Reading Philip Pullman's _Northern Lights_, which I cannot recommend highly
enough. The sinister agency in this book is called the "General Oblation
Board" - the GOBblers - who steal children and sever their daemons - their
souls - from them in a process called "incision". Sacrifice - or, here,
oblation - is their term for exploitation, mutilation of others.
Self-exploitation, self-mutilation, is not necessarily less reprehensible.
Perhaps I have a certain right over myself that I do not have over others.
The scope of this right is problematic however: debates about abortion and
euthanasia can turn on just this point.
The act of charity that is onerous and involves suffering is not guaranteed
to be free of narcissism. Narcissism knows what to do with suffering. It
turns it into costume drama. Simone Weil doubted whether torturing Hitler
would do anything other than vindicate his sense of his own greatness, since
the great hero must be afflicted and perhaps even slain by his enemies.
Masochism is narcissism trying to get the better of its vicissitudes. As
this is what narcissism always does, masochism is ineluctable, worse luck.

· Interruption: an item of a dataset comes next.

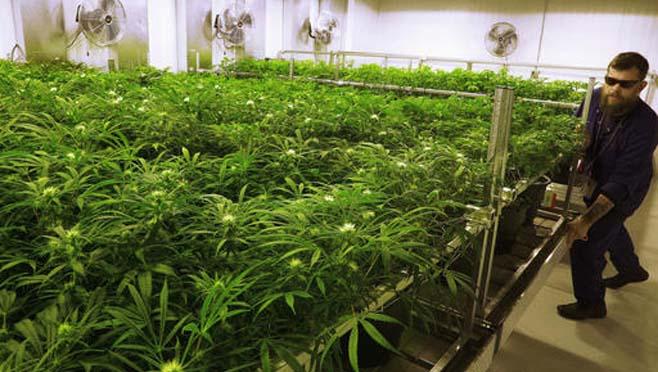 Medical Marijuana Ohio_197140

At least it's somewhat resourceful, creative even. Still, I for one feel
cheated.
A self that needed the guarantee of its own existence would experience
self-giving, or self-emptying, as suffering: as anxiety, fear of death and
nothingness. That which one is in place of oneself, when one is besides
oneself, might be free - ecstatically so - of such angst. But this other
remains tied to the self, so that its freedom is always at the beck of
anxiety. One might imagine one's mirror image walking free, or one's shadow
abroad, leaving the dull original standing oddly bereft. "Virtual" selfhood
is sometimes imagined in this way. I return to the prosaic: my shadow will
be buried with me, it will go where all the shadows go.